- [Tugas Diberikan]
Tuliskan setiap ungkapan yang diapit tanda petik dalam teks tentang pers mahasiswa di bawah ini.

Kalau kata pramoedya Anantatoer itu “menulis adalah bekerja untuk keabadian” dan “sehebat apapun kalian kalau tidak menulis akan tenggelam dari peradaban” George Orwell dalam bukunya animal farm menyampaikan “kebebasan adalah hak untuk memberitahu orang lain, apa yang tidak ingin mereka dengar”  artinya apa dari pernyataan beberapa tokoh Penulis yang hebat diatas menunjukkan berapa kuatnya sebuah tulisan, karena hanya dengan menulis sebuah kejadian akan tercatat secara rapi dalam setiap kata hingga menjadi satu paragraf. Dengan tulisan pula rezim otoriter Soeharto tumbang. Karena ibarat orang makan tanpa air maka nikmatnya orang makan belum dirasakan sempurna, maka sama saja dengan orang melakukan Gerakan besar besaran tanpa ada yang menulis maka sejarah akan tenggelam dan kawalannya tidak begitu kuat kalau tidak ada yang menulis.


Namun jika  pers mahasiswa belakangan ini ada isu “bubarkan saja pers mahasiswa itu” itu juga menjadi hal yang wajar sebagai bentuk kekecewaan kritik konstruktif juga supaya aktivis pers mahasiswa hari ini tidak pura pura tidur dari realita kondisi kampus atau bahkan kondisi negara. Disisi lain isu bubarkan pers mahasiswa juga ada mudarotnya karena dari kalangan aktivis pers mahasiswa yang masih jauh berbeda dari aktivis pers mahasiswa masa orde baru sampai masa runtuhnya rezim otoriter itu sangatlah berbeda. Oleh karena itu butuh beberapa masukan dan pembenahan dalam setiap organisasi pers mahasiswa dan harus direspon dengan kesadaran dalam diri pers mahasiswa itu sendiri.

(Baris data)
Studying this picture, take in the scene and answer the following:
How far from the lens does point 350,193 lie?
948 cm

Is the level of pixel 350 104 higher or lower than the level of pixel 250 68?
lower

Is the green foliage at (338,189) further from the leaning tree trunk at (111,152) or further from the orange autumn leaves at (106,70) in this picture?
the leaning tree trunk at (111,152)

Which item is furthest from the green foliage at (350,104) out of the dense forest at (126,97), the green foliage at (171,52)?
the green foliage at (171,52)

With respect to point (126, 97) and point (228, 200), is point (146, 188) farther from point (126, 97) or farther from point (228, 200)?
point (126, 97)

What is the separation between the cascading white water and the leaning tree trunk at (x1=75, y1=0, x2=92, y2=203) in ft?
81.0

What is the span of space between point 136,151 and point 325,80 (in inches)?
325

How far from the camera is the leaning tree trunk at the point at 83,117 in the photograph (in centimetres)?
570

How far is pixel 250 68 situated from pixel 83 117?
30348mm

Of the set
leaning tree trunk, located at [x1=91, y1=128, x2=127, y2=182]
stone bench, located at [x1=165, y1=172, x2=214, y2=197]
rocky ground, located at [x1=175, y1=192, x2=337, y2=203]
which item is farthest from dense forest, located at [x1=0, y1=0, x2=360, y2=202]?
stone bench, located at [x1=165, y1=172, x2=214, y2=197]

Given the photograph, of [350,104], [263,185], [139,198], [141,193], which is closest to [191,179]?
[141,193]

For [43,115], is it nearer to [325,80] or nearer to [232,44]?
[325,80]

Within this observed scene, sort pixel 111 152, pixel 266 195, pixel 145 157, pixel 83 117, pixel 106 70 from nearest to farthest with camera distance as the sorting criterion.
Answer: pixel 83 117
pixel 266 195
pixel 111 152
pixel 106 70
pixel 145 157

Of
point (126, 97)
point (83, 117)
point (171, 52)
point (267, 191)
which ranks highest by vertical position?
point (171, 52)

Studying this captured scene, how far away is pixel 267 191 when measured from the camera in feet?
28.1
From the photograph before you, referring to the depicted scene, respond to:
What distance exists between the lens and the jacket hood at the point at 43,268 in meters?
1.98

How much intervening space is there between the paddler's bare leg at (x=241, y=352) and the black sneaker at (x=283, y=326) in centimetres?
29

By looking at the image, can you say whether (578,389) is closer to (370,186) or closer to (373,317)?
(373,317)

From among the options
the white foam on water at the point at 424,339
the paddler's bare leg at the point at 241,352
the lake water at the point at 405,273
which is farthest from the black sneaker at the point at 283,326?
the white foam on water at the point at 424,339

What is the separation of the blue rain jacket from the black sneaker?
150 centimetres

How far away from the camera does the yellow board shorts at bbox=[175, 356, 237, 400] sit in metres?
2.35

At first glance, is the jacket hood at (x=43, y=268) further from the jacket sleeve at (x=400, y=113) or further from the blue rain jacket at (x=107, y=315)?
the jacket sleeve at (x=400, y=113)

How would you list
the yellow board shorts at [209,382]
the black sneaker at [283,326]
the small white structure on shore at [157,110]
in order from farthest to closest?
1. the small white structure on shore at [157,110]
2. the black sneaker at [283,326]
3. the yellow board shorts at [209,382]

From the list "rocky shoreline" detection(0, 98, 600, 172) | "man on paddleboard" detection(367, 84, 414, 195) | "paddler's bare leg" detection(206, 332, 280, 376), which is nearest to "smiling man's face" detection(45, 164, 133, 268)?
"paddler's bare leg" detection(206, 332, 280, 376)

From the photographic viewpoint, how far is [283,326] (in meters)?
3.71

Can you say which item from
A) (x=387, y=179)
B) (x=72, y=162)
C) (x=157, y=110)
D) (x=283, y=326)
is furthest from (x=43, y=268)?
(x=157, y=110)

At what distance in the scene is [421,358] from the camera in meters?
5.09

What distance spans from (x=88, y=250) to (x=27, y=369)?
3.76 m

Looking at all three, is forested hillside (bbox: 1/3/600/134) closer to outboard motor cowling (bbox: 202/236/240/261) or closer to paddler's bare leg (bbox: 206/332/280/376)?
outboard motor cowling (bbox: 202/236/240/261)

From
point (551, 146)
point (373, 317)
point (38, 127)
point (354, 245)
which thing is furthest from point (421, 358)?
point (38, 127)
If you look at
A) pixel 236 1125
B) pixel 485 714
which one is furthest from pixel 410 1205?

- [Jawaban Tugas]
1. menulis adalah bekerja untuk keabadian
2. sehebat apapun kalian kalau tidak menulis akan tenggelam dari peradaban
3. kebebasan adalah hak untuk memberitahu orang lain, apa yang tidak ingin mereka dengar
4. bubarkan saja pers mahasiswa itu